### Exercise description
Transcribe, word for word, all of the entries below, and exclude any pictures from the copy.

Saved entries
- - - - - - -

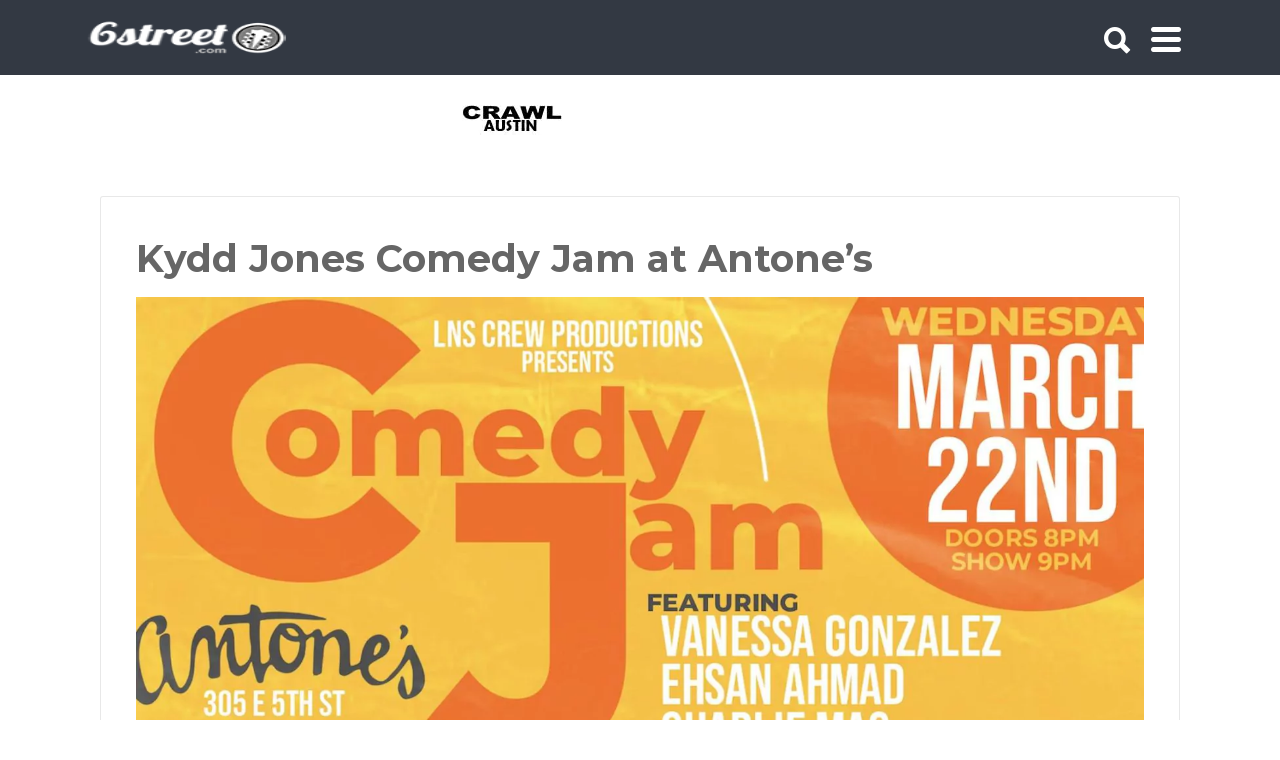

--- FILE ---
content_type: image/svg+xml
request_url: https://unpkg.com/ionicons@5.4.0/dist/ionicons/svg/ticket-outline.svg
body_size: -212
content:
<svg xmlns="http://www.w3.org/2000/svg" class="ionicon" viewBox="0 0 512 512"><title>Ticket</title><path stroke-miterlimit="10" d="M366.05 146a46.7 46.7 0 01-2.42-63.42 3.87 3.87 0 00-.22-5.26l-44.13-44.18a3.89 3.89 0 00-5.5 0l-70.34 70.34a23.62 23.62 0 00-5.71 9.24h0a23.66 23.66 0 01-14.95 15h0a23.7 23.7 0 00-9.25 5.71L33.14 313.78a3.89 3.89 0 000 5.5l44.13 44.13a3.87 3.87 0 005.26.22 46.69 46.69 0 0165.84 65.84 3.87 3.87 0 00.22 5.26l44.13 44.13a3.89 3.89 0 005.5 0l180.4-180.39a23.7 23.7 0 005.71-9.25h0a23.66 23.66 0 0114.95-15h0a23.62 23.62 0 009.24-5.71l70.34-70.34a3.89 3.89 0 000-5.5l-44.13-44.13a3.87 3.87 0 00-5.26-.22 46.7 46.7 0 01-63.42-2.32z" class="ionicon-fill-none ionicon-stroke-width"/><path stroke-miterlimit="10" stroke-linecap="round" d="M250.5 140.44l-16.51-16.51M294.52 184.46l-11.01-11M338.54 228.49l-11-11.01M388.07 278.01l-16.51-16.51" class="ionicon-fill-none ionicon-stroke-width"/></svg>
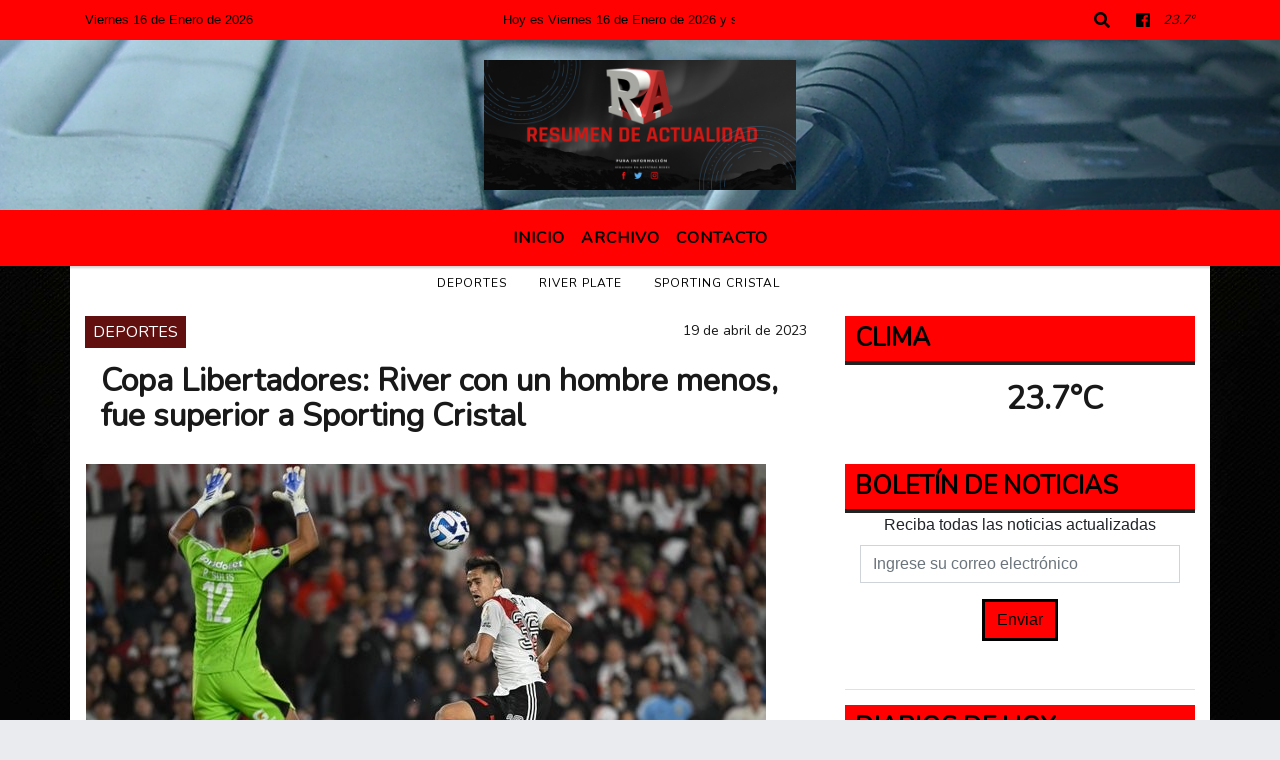

--- FILE ---
content_type: text/html; charset=UTF-8
request_url: https://resumendeactualidad.com.ar/twitter.php
body_size: -270
content:
<a class="twitter-timeline" href="https://twitter.com/resumenactual">Tweets by resumenactual</a> <script async src="//platform.twitter.com/widgets.js" charset="utf-8"></script>

--- FILE ---
content_type: text/html; charset=utf-8
request_url: https://www.google.com/recaptcha/api2/aframe
body_size: 267
content:
<!DOCTYPE HTML><html><head><meta http-equiv="content-type" content="text/html; charset=UTF-8"></head><body><script nonce="P7I3jn2JHNTP6s2_7NMIFw">/** Anti-fraud and anti-abuse applications only. See google.com/recaptcha */ try{var clients={'sodar':'https://pagead2.googlesyndication.com/pagead/sodar?'};window.addEventListener("message",function(a){try{if(a.source===window.parent){var b=JSON.parse(a.data);var c=clients[b['id']];if(c){var d=document.createElement('img');d.src=c+b['params']+'&rc='+(localStorage.getItem("rc::a")?sessionStorage.getItem("rc::b"):"");window.document.body.appendChild(d);sessionStorage.setItem("rc::e",parseInt(sessionStorage.getItem("rc::e")||0)+1);localStorage.setItem("rc::h",'1768559324176');}}}catch(b){}});window.parent.postMessage("_grecaptcha_ready", "*");}catch(b){}</script></body></html>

- - - - - - -

### Response to the exercise
--- FILE ---
content_type: image/svg+xml
request_url: https://unpkg.com/ionicons@5.4.0/dist/ionicons/svg/ticket-outline.svg
body_size: -212
content:
<svg xmlns="http://www.w3.org/2000/svg" class="ionicon" viewBox="0 0 512 512"><title>Ticket</title><path stroke-miterlimit="10" d="M366.05 146a46.7 46.7 0 01-2.42-63.42 3.87 3.87 0 00-.22-5.26l-44.13-44.18a3.89 3.89 0 00-5.5 0l-70.34 70.34a23.62 23.62 0 00-5.71 9.24h0a23.66 23.66 0 01-14.95 15h0a23.7 23.7 0 00-9.25 5.71L33.14 313.78a3.89 3.89 0 000 5.5l44.13 44.13a3.87 3.87 0 005.26.22 46.69 46.69 0 0165.84 65.84 3.87 3.87 0 00.22 5.26l44.13 44.13a3.89 3.89 0 005.5 0l180.4-180.39a23.7 23.7 0 005.71-9.25h0a23.66 23.66 0 0114.95-15h0a23.62 23.62 0 009.24-5.71l70.34-70.34a3.89 3.89 0 000-5.5l-44.13-44.13a3.87 3.87 0 00-5.26-.22 46.7 46.7 0 01-63.42-2.32z" class="ionicon-fill-none ionicon-stroke-width"/><path stroke-miterlimit="10" stroke-linecap="round" d="M250.5 140.44l-16.51-16.51M294.52 184.46l-11.01-11M338.54 228.49l-11-11.01M388.07 278.01l-16.51-16.51" class="ionicon-fill-none ionicon-stroke-width"/></svg>

--- FILE ---
content_type: text/html; charset=UTF-8
request_url: https://resumendeactualidad.com.ar/twitter.php
body_size: -270
content:
<a class="twitter-timeline" href="https://twitter.com/resumenactual">Tweets by resumenactual</a> <script async src="//platform.twitter.com/widgets.js" charset="utf-8"></script>

--- FILE ---
content_type: text/html; charset=utf-8
request_url: https://www.google.com/recaptcha/api2/aframe
body_size: 267
content:
<!DOCTYPE HTML><html><head><meta http-equiv="content-type" content="text/html; charset=UTF-8"></head><body><script nonce="P7I3jn2JHNTP6s2_7NMIFw">/** Anti-fraud and anti-abuse applications only. See google.com/recaptcha */ try{var clients={'sodar':'https://pagead2.googlesyndication.com/pagead/sodar?'};window.addEventListener("message",function(a){try{if(a.source===window.parent){var b=JSON.parse(a.data);var c=clients[b['id']];if(c){var d=document.createElement('img');d.src=c+b['params']+'&rc='+(localStorage.getItem("rc::a")?sessionStorage.getItem("rc::b"):"");window.document.body.appendChild(d);sessionStorage.setItem("rc::e",parseInt(sessionStorage.getItem("rc::e")||0)+1);localStorage.setItem("rc::h",'1768559324176');}}}catch(b){}});window.parent.postMessage("_grecaptcha_ready", "*");}catch(b){}</script></body></html>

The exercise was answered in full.